## [What is needed]
Extend the forum thread about unclear server warning emails, starting right after its final line.

══ Source

Spurious warnings?

(Dan) #1

So I signed up for a subscription a day or two ago, and today I’ve gotten some warning emails that don’t make much sense. I got a warning early this morning about system load, and a follow-up email a minute or two later saying it was OK, but then I got two later this morning that look like this:
The other was for the boot partition.

This looks serious, but what does it mean? The server was up and running at the time and remains so (40 days’ uptime right now), so clearly the root partition hasn’t actually failed. I logged into my dashboard, but there was nothing more there (other than that this was classified as “medium” severity, which hardly seems correct if the root partition had in fact failed). So how do I track down what triggered this warning?

(Michael Träumner) #2

I had the same behaviour at my tests. @giacomo supposed that it comes from a job like a backup. For me it wasn’t a backup, but my test-server hasn’t much resources, so I guess this was the problem.
Perhaps @giacomo can help to find out your other problem.

(Giacomo Sanchietti) #3

It means that the root partition is almost full, I agree with you that the label is not descriptive enough.

Labels are defined here (https://github.com/nethesis/dartagnan/blob/master/athos/utils/utils.go#L111), with something like:

T(".. something ..").

════
══ Extracted data

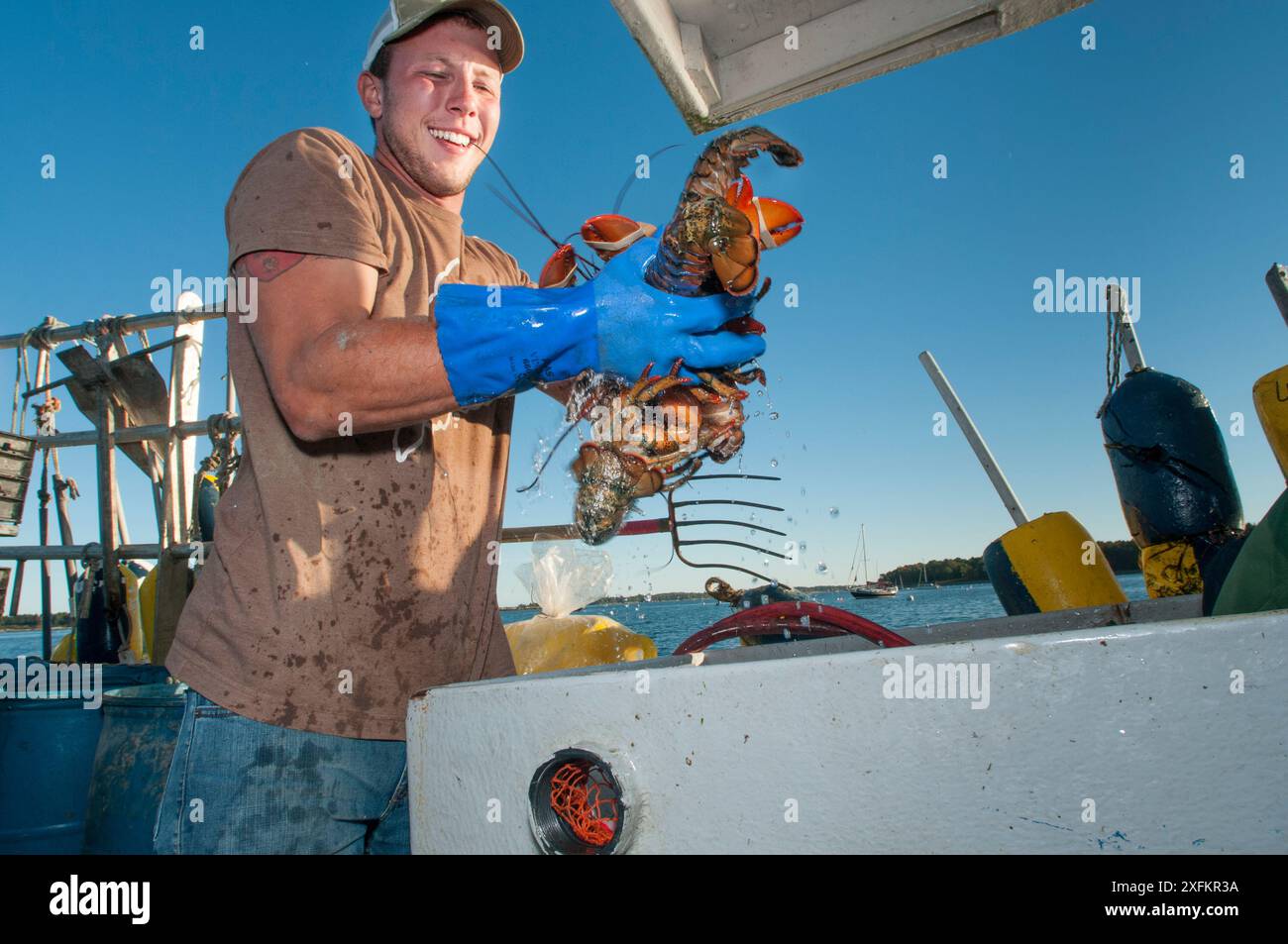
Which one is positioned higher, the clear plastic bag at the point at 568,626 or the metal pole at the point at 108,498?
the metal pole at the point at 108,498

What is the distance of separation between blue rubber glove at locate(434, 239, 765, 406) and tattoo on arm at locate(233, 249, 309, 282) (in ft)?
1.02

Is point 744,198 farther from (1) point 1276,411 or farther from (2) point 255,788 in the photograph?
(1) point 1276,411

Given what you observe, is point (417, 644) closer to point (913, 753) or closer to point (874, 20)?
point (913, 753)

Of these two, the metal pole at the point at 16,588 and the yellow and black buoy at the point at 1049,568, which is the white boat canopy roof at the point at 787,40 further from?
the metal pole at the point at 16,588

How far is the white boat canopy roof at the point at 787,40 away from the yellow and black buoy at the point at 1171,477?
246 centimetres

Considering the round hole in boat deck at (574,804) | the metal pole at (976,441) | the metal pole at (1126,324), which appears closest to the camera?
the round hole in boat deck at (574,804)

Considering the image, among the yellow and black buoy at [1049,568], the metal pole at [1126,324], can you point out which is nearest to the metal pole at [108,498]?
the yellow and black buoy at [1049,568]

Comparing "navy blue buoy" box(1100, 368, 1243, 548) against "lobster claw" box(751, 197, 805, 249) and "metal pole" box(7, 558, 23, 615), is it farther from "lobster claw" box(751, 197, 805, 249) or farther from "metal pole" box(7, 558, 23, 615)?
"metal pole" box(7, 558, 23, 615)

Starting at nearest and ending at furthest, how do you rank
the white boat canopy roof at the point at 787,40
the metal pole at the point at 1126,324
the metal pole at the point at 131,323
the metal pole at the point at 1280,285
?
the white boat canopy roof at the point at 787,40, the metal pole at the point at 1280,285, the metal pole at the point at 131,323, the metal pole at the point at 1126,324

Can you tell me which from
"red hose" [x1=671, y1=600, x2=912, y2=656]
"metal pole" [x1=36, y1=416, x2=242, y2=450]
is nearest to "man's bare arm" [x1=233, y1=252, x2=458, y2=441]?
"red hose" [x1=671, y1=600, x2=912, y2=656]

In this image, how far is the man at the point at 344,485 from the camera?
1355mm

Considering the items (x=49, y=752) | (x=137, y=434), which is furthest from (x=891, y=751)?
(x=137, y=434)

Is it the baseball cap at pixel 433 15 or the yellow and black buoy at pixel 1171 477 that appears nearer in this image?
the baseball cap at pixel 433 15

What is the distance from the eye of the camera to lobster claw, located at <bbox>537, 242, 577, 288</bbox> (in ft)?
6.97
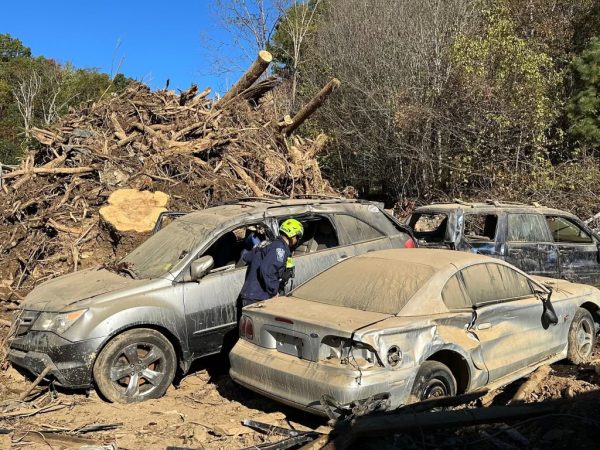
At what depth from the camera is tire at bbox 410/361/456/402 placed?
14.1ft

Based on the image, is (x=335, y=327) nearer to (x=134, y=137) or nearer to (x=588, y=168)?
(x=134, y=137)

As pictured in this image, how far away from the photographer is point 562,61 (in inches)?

════
══ Extracted data

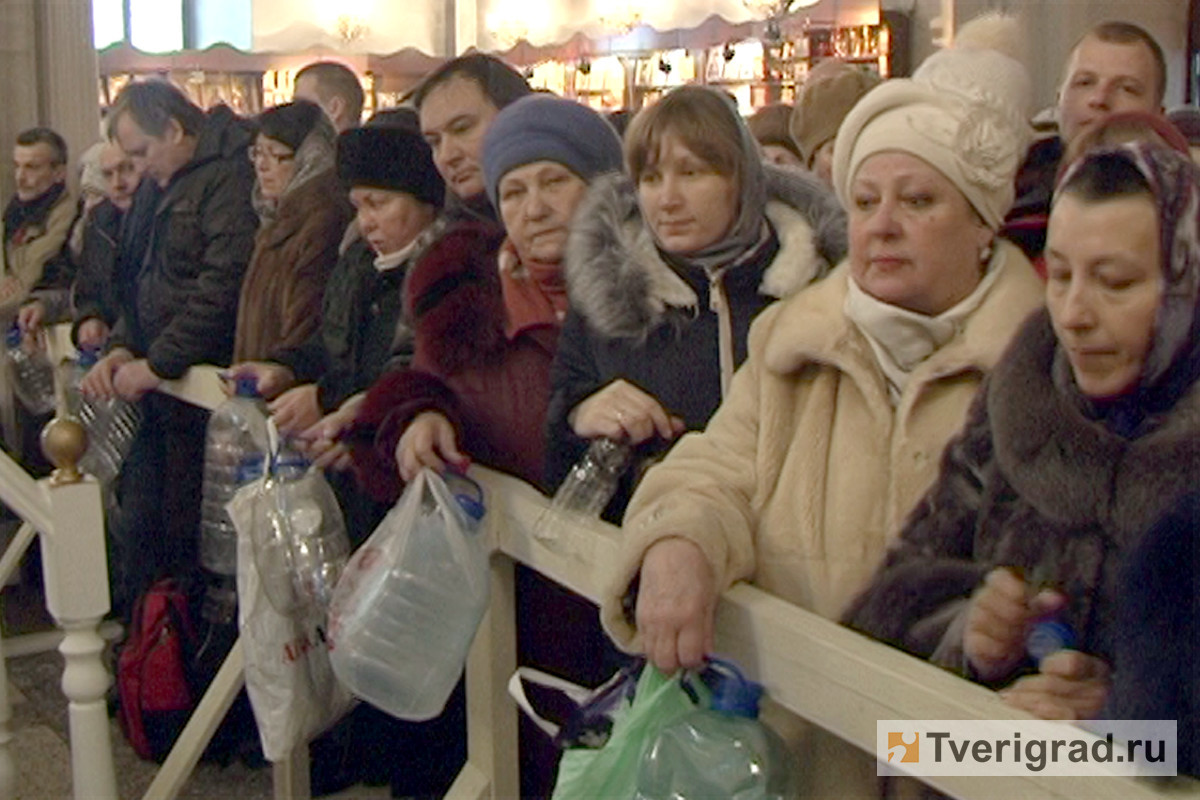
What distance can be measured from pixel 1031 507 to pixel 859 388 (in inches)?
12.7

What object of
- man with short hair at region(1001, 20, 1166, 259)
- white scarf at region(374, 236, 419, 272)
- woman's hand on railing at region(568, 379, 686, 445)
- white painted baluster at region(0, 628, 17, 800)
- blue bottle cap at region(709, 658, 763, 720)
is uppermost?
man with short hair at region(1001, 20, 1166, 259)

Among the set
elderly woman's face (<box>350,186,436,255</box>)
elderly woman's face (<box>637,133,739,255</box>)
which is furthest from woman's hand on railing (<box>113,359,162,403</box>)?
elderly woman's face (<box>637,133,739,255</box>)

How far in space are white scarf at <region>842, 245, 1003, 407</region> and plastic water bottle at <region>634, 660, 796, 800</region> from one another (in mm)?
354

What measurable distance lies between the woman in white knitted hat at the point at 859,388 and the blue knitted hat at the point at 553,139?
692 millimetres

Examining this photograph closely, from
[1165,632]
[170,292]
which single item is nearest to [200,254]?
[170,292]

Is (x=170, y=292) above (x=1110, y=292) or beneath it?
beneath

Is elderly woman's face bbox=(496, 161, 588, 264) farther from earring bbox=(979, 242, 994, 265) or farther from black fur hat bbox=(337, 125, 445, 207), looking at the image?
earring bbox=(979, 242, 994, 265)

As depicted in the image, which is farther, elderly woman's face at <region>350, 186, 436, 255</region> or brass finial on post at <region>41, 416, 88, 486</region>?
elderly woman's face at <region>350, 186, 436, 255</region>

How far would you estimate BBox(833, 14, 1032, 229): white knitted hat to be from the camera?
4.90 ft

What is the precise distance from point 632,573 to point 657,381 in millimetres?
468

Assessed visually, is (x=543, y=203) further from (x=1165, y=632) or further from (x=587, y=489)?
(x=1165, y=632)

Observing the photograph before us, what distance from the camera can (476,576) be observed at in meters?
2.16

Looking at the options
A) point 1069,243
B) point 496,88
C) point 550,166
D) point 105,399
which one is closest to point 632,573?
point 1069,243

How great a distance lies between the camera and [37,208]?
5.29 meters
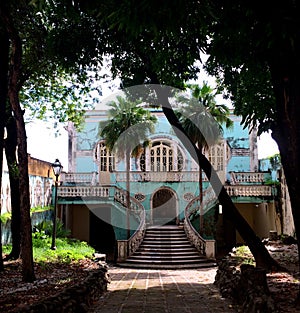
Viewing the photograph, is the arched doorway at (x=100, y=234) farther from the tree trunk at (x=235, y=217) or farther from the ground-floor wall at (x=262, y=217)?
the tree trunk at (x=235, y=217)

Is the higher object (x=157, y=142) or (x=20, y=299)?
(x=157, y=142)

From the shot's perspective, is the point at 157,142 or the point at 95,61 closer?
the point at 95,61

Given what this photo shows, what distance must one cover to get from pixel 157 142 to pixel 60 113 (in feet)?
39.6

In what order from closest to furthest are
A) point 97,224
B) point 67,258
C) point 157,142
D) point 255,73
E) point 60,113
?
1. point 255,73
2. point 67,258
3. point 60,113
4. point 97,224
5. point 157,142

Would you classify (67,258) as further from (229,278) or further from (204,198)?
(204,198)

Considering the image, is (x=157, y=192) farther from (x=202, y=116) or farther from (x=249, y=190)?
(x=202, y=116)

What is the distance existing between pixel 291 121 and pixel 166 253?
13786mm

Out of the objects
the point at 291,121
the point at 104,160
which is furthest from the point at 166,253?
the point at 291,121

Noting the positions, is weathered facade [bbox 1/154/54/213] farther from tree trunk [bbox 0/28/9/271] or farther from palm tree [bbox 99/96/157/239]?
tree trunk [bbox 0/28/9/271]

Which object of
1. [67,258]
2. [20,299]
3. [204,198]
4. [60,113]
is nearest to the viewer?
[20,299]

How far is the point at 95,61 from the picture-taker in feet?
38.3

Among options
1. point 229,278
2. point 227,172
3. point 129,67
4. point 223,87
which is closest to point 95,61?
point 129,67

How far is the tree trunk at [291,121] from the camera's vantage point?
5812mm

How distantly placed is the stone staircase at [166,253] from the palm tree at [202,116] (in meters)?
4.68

════

## [Task result]
We just need change the something thing. I’d suggest this corrections:

  • Boot partition -> Boot partition free space
  • Root partition -> Root partition free space
  • SWAP partition -> SWAP free space

You can find everything inside the /var/log/messages, something like:

/var/log/messages-20180107:Dec 31 06:09:30 nethservice collectd[18129]: [WARNING] load:load: Host nethservice.nethesis.it, plugin load type load: Data source "midterm" is currently 5.330000. That is above the warning threshold of 5.000000.
/var/log/messages-20180107:Dec 31 06:19:20 nethservice collectd[18129]: [OK] load:load: Host nethservice.nethesis.it, plugin load type load: All data sources are within range again. Current value of "shortterm" is 1.050000.

Alert rules are the same applied on thousands of active systems and usually they spots some existing problems.
Of course, not every machine is the same and threshold could be adjusted (we have it on the roadmap but I can’t give you any hint on when it will be available).

You can check load spikes looking at collectd graphs and logs at the time when the alert was active.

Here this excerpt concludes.